Être un super site de référence sur Stephen King, c’est bien. Fêter ses 20 ans, c’est mieux. Publier une antho avec un texte du Maître dedans... C’était pas une mauvaise idée.
Mais un gros challenge.



Alors je le réécris, si je me suis pas grand fan de fantastique en général, j’aime beaucoup Stephen King (avec une préférence pour « la Tour Sombre » et un indéfectible coup de cœur pour « Joyland »), mais sans l’avoir tout lu, et une faible appétence pour l’horrifique pur.

Ainsi que Hans-Åke Lilja le dit bien en intro, cette antho fut une grande aventure pour lui, et mêle amateurs comme auteurs confirmés. Un inédit de Stephen King, deux têtes d’affiche qui parleront aux Européens, Clive Barker et John Ajvide Lindqvist, un classique de Poe, et pour le reste... C’est très inégal.

Et pour mal commencer les choses, avec son “Compresseur Bleu”, même le King déçoit. Une histoire bancale, dans laquelle l’auteur intervient directement pour en donner les origines, et une fin horrifique qui retombe comme un soufflé. On ne comprend pas. Un exercice de style, un fond de tiroir ? En tout cas pas un cadeau pour Lilja...

Le “Charabia” de Clive Barker est un petit bijou d’humour noir teinté d’absurde. Lorsqu’un ange vient emporter au Paradis un saint homme (en fait clairement un malentendu ou un mélange de dossiers), deux de ses animaux de compagnie sont changés en humains par la déflagration divine, et entendent clairement profiter de cette nouvelle apparence et de ses possibilités. C’est farfelu, et très humain.

Assez courte nouvelle dont le twist final tient entièrement au point de vue que le lecteur s’impose tout seul par la construction même du récit, “L’amour d’une mère” de Brian James Freeman nous parle d’un fils aimant, d’une mère malade et d’une maison de retraite. Je n’en dis pas plus pour ne pas influencer, mais elle est aussi émouvante que cruelle jusqu’à la dernière ligne.
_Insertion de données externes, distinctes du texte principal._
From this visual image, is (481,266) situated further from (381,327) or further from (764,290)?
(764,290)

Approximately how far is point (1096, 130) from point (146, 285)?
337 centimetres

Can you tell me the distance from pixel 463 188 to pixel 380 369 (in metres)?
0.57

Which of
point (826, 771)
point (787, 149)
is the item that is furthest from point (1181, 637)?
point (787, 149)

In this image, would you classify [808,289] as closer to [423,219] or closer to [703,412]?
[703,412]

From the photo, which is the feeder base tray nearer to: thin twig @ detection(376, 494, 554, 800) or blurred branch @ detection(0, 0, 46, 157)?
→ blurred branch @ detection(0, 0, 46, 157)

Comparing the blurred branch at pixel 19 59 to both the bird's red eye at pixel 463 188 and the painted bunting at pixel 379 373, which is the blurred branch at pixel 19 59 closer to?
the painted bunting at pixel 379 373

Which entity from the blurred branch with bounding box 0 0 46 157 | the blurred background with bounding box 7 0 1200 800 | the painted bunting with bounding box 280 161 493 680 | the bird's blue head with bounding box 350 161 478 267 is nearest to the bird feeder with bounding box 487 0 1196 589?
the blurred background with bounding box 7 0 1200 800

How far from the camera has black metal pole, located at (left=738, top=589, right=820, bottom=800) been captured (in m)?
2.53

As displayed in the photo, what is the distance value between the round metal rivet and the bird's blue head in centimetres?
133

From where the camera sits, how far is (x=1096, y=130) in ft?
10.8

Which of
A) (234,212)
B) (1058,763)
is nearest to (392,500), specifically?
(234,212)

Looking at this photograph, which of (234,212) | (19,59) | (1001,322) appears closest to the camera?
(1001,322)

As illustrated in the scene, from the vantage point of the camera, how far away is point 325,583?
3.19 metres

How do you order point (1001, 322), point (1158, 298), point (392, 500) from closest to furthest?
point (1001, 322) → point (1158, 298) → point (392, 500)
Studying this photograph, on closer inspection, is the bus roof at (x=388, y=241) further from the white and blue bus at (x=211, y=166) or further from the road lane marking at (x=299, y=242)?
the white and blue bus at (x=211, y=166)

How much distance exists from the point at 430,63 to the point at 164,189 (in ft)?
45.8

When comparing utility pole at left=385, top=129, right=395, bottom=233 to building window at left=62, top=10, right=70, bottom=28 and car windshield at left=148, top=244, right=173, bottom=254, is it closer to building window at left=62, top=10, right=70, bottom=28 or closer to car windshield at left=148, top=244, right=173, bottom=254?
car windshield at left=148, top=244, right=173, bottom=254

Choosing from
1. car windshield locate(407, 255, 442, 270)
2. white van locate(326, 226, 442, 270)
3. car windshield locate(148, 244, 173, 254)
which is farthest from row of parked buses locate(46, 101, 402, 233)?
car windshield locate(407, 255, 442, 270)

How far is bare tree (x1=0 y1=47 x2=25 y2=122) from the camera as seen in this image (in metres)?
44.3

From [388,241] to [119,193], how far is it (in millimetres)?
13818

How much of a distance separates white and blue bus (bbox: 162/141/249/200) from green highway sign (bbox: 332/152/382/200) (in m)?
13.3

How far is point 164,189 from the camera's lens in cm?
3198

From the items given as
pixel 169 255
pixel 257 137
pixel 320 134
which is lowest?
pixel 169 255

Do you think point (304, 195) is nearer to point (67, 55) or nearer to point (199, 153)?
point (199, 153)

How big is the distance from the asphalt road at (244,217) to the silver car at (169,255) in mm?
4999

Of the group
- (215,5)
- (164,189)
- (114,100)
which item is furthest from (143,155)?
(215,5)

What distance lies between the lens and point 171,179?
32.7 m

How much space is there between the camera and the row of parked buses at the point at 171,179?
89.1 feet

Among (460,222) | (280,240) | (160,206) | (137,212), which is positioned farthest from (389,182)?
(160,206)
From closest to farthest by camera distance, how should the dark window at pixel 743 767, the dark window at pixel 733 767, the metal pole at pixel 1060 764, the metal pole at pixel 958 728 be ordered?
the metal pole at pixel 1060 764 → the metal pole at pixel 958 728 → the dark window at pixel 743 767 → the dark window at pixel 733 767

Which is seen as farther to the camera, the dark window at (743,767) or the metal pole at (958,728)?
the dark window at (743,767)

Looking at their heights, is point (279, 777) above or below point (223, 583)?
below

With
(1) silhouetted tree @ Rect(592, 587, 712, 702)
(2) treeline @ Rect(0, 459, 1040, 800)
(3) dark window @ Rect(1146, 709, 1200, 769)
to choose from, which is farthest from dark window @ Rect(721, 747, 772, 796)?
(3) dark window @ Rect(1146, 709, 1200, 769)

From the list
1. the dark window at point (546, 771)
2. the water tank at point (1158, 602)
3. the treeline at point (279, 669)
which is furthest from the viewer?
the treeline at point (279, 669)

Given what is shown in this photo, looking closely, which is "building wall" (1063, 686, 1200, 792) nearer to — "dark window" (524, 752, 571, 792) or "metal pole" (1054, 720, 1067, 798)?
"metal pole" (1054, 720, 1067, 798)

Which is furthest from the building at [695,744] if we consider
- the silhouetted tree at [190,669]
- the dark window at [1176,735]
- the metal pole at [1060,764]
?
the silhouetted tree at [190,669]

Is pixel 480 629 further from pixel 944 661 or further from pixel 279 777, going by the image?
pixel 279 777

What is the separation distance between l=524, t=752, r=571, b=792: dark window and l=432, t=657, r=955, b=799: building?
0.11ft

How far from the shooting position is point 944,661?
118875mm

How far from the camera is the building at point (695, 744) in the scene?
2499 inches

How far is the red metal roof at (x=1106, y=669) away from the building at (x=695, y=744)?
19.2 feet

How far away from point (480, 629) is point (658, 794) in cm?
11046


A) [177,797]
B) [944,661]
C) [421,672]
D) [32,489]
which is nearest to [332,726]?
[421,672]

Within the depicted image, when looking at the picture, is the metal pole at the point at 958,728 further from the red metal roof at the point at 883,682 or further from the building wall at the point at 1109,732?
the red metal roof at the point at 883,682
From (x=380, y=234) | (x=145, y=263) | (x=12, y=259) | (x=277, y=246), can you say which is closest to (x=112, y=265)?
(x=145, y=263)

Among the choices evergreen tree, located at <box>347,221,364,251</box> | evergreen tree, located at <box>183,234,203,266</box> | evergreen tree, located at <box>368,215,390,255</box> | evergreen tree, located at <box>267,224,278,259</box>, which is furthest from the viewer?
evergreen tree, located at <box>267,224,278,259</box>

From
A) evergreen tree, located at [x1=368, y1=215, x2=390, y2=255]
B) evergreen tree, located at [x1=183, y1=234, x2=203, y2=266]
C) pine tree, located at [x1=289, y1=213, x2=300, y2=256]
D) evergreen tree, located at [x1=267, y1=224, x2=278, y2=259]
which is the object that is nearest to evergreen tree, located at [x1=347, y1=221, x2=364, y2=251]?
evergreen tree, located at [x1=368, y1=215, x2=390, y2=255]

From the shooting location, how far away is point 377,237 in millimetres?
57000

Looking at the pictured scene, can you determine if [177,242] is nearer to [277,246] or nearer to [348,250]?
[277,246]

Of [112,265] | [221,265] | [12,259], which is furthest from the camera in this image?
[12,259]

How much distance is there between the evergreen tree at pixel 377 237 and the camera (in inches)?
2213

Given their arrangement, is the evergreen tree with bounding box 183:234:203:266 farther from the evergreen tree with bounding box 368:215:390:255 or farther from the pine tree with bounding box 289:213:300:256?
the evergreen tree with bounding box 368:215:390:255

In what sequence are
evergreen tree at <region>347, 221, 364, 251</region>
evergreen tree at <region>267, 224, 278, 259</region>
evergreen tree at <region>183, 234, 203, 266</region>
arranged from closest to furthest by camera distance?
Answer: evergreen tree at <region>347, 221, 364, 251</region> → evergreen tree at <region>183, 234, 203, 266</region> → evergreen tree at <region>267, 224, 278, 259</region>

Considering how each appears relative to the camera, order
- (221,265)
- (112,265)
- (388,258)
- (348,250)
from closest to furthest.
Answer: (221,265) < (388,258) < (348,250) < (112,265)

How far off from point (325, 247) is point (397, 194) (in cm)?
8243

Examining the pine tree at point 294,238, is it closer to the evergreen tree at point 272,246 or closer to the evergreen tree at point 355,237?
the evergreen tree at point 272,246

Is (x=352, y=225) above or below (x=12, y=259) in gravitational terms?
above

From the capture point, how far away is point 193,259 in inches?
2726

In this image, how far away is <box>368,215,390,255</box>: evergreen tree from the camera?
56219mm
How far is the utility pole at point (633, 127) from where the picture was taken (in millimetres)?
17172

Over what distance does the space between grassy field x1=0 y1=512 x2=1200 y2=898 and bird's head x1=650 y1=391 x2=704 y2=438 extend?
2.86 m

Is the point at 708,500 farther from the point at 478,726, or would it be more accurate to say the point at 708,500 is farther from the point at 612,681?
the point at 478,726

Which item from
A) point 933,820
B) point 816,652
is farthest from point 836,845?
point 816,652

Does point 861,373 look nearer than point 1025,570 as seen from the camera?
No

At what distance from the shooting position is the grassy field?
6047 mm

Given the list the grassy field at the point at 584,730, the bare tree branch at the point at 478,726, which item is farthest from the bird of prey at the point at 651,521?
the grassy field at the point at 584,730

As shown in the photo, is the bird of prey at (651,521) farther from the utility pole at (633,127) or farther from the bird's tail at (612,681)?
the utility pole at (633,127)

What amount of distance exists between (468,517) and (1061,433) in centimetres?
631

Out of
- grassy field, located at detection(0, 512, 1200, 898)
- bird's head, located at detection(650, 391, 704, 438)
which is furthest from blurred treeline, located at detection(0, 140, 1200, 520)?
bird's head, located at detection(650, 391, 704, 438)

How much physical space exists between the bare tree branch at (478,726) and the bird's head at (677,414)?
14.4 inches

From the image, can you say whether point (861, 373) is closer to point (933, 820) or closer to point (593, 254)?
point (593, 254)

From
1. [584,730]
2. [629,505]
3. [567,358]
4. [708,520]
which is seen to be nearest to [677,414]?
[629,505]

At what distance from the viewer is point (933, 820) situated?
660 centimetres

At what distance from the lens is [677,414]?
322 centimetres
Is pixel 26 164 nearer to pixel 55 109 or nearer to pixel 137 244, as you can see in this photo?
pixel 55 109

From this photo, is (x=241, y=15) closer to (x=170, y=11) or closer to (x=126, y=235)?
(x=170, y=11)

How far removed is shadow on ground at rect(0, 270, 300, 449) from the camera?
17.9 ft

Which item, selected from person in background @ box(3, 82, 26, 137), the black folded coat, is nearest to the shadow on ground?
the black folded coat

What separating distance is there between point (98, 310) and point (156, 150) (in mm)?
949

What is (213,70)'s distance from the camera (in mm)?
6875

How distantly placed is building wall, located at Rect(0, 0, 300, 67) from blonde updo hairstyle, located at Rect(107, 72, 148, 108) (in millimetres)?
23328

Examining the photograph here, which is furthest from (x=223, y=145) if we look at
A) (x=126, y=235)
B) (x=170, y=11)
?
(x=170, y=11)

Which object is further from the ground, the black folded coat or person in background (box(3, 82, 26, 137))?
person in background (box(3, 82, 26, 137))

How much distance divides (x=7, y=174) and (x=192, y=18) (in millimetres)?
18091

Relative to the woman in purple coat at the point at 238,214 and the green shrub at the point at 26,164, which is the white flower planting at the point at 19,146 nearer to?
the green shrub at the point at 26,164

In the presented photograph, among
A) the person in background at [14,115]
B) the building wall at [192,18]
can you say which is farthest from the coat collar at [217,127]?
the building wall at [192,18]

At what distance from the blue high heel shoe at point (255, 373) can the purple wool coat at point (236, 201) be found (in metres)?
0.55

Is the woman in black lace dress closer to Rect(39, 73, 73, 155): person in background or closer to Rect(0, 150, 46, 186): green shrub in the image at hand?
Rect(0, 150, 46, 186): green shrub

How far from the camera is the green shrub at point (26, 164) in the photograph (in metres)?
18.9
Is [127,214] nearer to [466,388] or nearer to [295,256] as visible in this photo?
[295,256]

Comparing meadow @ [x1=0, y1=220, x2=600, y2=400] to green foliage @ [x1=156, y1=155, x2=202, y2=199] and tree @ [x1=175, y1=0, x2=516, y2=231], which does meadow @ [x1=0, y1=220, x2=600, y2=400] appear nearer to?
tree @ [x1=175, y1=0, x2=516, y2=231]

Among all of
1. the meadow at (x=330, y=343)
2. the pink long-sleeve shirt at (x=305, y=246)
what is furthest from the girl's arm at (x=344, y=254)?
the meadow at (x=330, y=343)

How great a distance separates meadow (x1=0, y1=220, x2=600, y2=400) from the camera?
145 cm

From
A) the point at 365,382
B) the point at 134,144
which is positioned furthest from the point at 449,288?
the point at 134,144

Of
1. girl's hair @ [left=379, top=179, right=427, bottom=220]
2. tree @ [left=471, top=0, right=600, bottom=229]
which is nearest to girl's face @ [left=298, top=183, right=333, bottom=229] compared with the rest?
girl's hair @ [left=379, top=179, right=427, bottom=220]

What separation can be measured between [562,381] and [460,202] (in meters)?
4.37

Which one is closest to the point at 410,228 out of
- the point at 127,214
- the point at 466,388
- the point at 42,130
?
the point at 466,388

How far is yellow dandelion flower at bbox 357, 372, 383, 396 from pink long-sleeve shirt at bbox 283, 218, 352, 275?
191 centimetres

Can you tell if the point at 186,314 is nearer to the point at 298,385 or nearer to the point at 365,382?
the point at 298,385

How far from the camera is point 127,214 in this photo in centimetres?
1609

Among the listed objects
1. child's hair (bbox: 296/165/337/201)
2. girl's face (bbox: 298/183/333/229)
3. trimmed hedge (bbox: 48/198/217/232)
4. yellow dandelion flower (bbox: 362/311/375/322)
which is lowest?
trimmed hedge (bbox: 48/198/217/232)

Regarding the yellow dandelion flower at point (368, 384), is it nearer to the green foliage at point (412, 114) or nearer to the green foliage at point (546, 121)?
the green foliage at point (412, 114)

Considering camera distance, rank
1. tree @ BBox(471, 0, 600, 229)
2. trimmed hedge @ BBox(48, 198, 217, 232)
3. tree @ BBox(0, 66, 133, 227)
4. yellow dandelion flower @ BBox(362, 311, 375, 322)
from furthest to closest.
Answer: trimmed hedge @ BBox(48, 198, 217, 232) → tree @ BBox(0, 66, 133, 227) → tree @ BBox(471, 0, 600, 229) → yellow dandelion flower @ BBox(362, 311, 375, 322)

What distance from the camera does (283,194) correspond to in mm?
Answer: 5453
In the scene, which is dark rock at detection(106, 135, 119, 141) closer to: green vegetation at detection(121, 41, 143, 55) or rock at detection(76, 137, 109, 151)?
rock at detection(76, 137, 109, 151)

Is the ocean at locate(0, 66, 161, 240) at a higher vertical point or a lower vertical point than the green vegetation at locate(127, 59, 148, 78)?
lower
Dans “Le Manuel du Gardien”, John Ajvide Lindqvist nous dresse le portrait d’un ado, un peu geek, qui satisfait son désir de contrôler les autres au trajet des jeux de rôles, d’abord Donjons et Dragons, puis l’Appel de Cthulhu. Emporté par son besoin de domination sur sa petite cour, dévoré d’ambition et de reconnaissance de sa supériorité, il n’hésite pas non plus à écraser un plus timide et plus mal loti que lui, profitant de sa nouvelle aura. Mais voilà, lorsqu’il lui assène le coup de grâce en l’invitant à jouer à une partie qu’il a lui-même scénarisée, un problème se produit : sa pseudo-incantation en langage des Anciens invoque pour de vrai un vampire stellaire. D’abord effrayé par cette créature mutique qu’il est seul à voir, il réalise ensuite qu’il en est le maître et gagne en confiance en lui, toujours suivi par son garde du corps invisible… Jusqu’au jour où cette présence permanente se retourne contre lui. Le talentueux John Ajvide Lindqvist réussit le tour de force de nous rendre sympathique cet ado crâneur, flattant le souvenir du geek au fond de chacun de nous, et le voir s’épanouir dans sa passion (qui fut u est aussi la nôtre) a quelque chose d’agréable, une sorte de revanche légitime. Le retournement final n’en est que plus savoureux. Le plus long mais sans aucun doute le meilleur texte du recueil.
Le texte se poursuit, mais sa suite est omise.